BRIEF -> Copy only what runs from the line containing "kingdom: Animalia" through the end of the material below, line for line, with both ends included.
┄┄┄┄┄┄
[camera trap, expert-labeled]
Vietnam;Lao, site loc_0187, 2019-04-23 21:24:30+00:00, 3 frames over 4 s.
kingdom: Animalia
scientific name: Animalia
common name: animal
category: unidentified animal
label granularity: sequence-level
┄┄┄┄┄┄
SOLVED PROBLEM ->
kingdom: Animalia
scientific name: Animalia
common name: animal
category: unidentified animal
label granularity: sequence-level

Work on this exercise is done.